姆恩原本很傷感,可被左先生這麼一問,突然神智清醒。
他隻是單純,并不是無腦。
地道裡意外遇見攻擊的人,清醒後看見苦難深重的民衆,一個個講述悲慘往事。
這一切的一切并不是巧合,必定是刻意的安排。
或許那人想利用地下通道把他運到這裡當祭司,或許更深層次的目的是想攪亂龐貝的政局。
目前父親不在龐貝城,若他也失蹤了,定會引發混亂。
執法官埃威與貝利,定會利用各自手下的武裝力量找他。
雖然他人是在營造官家失蹤的,營造官最有嫌疑。
可在政治鬥争中,誰會在乎案件的真相是什麼。政客們隻會利用契機,尋找借口幹掉有威脅的政敵。因此最有嫌疑的營造官反而會成為雙方力争的盟友了。
營造官為了兩面讨好,一直立場暧昧。說不定正是營造官策劃了這一切。
或許提供烈酒的女商人妙裡也并非無辜,對姐妹互助會來說。能借機除掉埃威和貝利雙方的勢力,更有利于扶持互助會核以人物顔咒的兄長上位。理論上來說維斯塔貞女一心侍奉神明,不能涉政。可顔咒最擅長利用女神的影響力來鞏固自身的勢力。
在之前的卡卡遺産案中,顔咒便從中斡旋,成功從埃威手中赢下官司。
姐妹互助會一直在幫助弱勢群體,住在下水道的這群人正是他們幫扶的對象之一。所以也有可能是姐妹互助會的核心人物顔咒參與策劃了這次事件。
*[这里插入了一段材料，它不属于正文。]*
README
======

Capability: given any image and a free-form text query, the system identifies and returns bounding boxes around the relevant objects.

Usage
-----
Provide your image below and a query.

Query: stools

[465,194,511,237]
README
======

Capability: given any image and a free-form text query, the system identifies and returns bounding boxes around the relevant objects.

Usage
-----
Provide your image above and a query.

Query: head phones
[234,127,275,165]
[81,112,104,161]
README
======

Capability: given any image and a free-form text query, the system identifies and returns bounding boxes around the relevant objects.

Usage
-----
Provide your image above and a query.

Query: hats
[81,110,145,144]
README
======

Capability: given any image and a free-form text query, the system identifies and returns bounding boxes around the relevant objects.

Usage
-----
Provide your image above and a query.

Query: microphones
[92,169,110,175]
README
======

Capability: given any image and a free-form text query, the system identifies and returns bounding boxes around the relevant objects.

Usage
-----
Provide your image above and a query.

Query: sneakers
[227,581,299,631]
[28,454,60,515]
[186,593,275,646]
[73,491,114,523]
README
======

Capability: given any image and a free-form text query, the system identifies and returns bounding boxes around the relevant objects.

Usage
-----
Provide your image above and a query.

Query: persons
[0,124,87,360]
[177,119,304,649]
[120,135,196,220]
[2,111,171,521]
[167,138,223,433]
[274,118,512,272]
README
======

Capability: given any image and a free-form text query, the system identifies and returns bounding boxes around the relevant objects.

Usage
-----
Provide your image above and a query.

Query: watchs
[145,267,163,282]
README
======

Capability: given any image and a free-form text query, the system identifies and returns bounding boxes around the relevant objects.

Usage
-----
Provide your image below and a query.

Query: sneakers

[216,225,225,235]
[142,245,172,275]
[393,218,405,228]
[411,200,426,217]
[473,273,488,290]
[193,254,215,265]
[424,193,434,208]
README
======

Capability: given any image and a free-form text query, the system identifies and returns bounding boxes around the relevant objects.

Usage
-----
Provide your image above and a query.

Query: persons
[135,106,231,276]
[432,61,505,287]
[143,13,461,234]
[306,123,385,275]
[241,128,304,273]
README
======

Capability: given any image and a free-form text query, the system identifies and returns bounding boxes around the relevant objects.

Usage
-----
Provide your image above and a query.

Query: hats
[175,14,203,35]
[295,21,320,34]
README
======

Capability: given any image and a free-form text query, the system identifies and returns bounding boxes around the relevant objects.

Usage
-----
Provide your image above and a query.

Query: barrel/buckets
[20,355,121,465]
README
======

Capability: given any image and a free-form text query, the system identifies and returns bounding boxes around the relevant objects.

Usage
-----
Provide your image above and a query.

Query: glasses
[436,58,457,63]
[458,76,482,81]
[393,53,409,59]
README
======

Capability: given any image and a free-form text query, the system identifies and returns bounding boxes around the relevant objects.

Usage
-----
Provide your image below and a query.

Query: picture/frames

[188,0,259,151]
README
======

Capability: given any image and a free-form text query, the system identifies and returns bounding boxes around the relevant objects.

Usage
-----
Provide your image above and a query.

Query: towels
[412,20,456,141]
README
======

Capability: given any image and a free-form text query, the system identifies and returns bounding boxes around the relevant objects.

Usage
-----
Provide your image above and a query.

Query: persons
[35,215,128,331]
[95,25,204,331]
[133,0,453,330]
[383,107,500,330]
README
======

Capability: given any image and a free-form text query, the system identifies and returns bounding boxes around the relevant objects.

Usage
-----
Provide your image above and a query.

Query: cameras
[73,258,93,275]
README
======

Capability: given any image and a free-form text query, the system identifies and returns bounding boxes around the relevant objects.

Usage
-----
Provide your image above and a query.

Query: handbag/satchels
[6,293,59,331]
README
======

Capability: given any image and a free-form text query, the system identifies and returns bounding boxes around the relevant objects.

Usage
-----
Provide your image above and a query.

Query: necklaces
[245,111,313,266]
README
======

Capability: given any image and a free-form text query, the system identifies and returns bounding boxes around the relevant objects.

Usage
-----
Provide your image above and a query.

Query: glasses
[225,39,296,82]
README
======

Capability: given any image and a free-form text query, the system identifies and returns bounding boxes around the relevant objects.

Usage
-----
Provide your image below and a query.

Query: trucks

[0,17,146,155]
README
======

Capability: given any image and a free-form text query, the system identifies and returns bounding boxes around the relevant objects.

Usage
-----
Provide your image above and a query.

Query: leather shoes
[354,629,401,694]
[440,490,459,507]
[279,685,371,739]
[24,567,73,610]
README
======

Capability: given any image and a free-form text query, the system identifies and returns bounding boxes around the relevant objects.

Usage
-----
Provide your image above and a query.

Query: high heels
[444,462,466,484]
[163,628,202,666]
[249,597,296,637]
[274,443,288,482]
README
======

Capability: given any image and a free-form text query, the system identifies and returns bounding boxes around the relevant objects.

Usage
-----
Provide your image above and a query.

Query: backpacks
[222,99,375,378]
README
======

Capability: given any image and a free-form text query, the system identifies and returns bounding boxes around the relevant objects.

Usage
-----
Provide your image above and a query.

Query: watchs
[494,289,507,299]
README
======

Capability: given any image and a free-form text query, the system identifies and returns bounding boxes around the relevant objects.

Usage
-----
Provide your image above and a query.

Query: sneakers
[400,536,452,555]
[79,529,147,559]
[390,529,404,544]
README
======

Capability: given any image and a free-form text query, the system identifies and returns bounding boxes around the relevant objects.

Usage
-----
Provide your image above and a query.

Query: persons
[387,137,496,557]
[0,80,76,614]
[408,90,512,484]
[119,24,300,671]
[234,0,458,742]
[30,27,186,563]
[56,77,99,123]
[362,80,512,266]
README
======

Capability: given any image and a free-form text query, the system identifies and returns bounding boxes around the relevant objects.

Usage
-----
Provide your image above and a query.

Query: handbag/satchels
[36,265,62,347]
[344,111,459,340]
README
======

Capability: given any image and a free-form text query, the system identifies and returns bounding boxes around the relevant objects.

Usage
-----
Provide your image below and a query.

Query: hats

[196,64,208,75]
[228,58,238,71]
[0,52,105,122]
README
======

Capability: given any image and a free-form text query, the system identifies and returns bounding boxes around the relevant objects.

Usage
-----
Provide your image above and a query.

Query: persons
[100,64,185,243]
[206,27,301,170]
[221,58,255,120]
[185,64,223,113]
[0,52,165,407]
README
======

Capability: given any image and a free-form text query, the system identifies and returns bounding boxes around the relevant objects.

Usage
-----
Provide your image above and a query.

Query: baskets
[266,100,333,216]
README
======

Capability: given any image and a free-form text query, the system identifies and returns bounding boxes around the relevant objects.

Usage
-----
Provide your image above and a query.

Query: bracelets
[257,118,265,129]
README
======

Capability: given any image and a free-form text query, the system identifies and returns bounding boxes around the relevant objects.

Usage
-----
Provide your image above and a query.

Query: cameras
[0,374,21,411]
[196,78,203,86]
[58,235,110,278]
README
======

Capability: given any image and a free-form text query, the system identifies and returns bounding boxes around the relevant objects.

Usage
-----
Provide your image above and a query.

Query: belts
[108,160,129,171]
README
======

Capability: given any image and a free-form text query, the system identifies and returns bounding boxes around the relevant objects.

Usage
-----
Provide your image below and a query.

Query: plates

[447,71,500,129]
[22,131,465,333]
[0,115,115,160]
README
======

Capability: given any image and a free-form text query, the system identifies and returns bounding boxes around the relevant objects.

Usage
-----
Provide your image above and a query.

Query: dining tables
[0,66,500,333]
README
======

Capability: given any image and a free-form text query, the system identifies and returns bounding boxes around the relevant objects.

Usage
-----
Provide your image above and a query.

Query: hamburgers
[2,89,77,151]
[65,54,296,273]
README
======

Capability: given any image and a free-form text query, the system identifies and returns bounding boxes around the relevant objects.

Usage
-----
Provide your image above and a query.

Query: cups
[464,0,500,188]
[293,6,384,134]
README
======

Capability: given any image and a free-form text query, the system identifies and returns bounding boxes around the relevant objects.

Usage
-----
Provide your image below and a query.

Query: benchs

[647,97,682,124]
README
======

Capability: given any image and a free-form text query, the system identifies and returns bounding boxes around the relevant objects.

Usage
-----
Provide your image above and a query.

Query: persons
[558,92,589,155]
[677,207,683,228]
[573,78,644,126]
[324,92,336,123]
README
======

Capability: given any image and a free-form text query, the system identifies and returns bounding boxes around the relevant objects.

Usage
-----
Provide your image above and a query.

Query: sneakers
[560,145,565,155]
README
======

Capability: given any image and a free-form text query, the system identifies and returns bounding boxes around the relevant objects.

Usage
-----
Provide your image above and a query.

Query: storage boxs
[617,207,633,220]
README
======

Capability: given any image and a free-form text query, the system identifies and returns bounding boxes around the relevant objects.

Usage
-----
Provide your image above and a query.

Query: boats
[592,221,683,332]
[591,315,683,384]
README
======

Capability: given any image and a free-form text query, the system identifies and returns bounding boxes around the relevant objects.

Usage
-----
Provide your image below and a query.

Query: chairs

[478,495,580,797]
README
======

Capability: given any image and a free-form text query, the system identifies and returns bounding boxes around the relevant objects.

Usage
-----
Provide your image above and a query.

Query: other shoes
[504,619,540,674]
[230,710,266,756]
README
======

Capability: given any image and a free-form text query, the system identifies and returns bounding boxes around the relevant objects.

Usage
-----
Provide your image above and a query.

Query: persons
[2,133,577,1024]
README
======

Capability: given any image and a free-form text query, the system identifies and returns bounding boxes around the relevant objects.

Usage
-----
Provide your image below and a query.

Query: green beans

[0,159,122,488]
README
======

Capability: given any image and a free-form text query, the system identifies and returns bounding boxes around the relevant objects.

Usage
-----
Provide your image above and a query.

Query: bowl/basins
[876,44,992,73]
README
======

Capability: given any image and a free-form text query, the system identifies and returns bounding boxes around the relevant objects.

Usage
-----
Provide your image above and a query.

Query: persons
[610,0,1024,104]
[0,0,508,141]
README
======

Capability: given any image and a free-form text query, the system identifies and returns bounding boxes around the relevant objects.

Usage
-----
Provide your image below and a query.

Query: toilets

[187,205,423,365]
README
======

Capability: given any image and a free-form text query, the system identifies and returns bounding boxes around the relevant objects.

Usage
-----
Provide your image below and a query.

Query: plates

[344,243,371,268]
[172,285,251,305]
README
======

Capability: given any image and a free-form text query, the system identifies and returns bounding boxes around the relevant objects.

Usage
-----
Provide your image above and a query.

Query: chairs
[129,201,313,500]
他在和斯諾一起查案過程中,認識了不少能幹的女人,于是想看看這群人是是否有熟悉的身影。
然而民衆悲慘的故事影響了他自救的心情。
他一直是憐貧惜弱,情感豐富之人。在聽到一個個故事後,再次感慨自己平日裡讀書時對下層的人悲憫,是多麼地淺薄。自己對人性的醜惡是多麼地無知。
他就是養在豪宅的寵物,華貴卻無力。想要利用自己的金錢與地位去幫助他人。卻發現無法解決這根源性矛盾,無法根除剝削。
他自己就是剝削階級。正因如此,才能多愁善感地感慨風花雪月,世事無常。
姆恩很痛苦。
他不想當政治家,隻想當藝術家,且知道自己沒有能力與人虛與委蛇。
身為藝術家的他一心想拯救貧弱,可隻有成為政治家才有能力改變現狀。他的靈魂被撕成兩半,對峙着,遙望着,再也無法回歸圓融自洽的心境。
左先生問他是否願意成為祭司。
他想給民衆希望。卻不想讓民衆淪為他人政鬥的利器。于是溫和地婉拒:“我隻是個音樂家,無法擔任如此神聖的重任。”
左先生笑了:“姆恩閣下,您身上有神性的光輝。我們都看見了。”
姆恩搖頭,“脫下紫邊托加,我與諸位一樣。”
“怎麼會一樣,您生得這樣好看。”人群中一名瘦弱的少女脫口而出。
微弱的燈光下,高貴的姆恩華美得如同神祇。
左先生:“叙事之神眼中的貴賤尊卑并不重要的,重要的是曾經認真地生活。熱愛生命,思考人生。您看到了貴族對我們欺壓,看到了他們的欺騙。這便是神明賜予的機緣,這分機緣将成為您的力量。而您将帶領我們走向光明。親愛的姆恩閣下,祭典開始了。”
一群人手拉着,拿着樂器,圍着姆恩開始又唱又跳。
他們是曾在墓地裡唱歌的骨頭歌者。
“我的骨頭在唱歌,一直在唱歌。手肘咯咯響,肩膀咯咯響,膝蓋咯咯響。咯咯咯,咯咯咯,我們的骨頭在唱歌,咯咯咯,咯咯咯,……”
兩行清淚,從姆恩的眼角滑落,他實在繃不住了。
一直以來他對聲音無比敏感,那從骨頭縫裡發出的聲音,着實驚心動魄,配着悲怆的歌聲,歡快用樂曲用嘔啞嘈雜的樂器演奏,有一種詭異又悲情的味道。
像即将上戰場進行最終決戰的猛士,開着最後的晚會,用歡聲笑語掩蓋不安、彷徨。而在這悲涼無助之中又生出一種莫名的勇氣,那是對生命的熱愛,是無論如何也要破土而出野草般堅韌。
他們的骨頭真的會唱歌!
姆恩看着他們,實在無法舍棄他們。他想要記住所有人的臉。記住每一位生活的勇士。這一回他看得格外認真。
卻意外發現一個不該出現在這裡的身影——斯諾。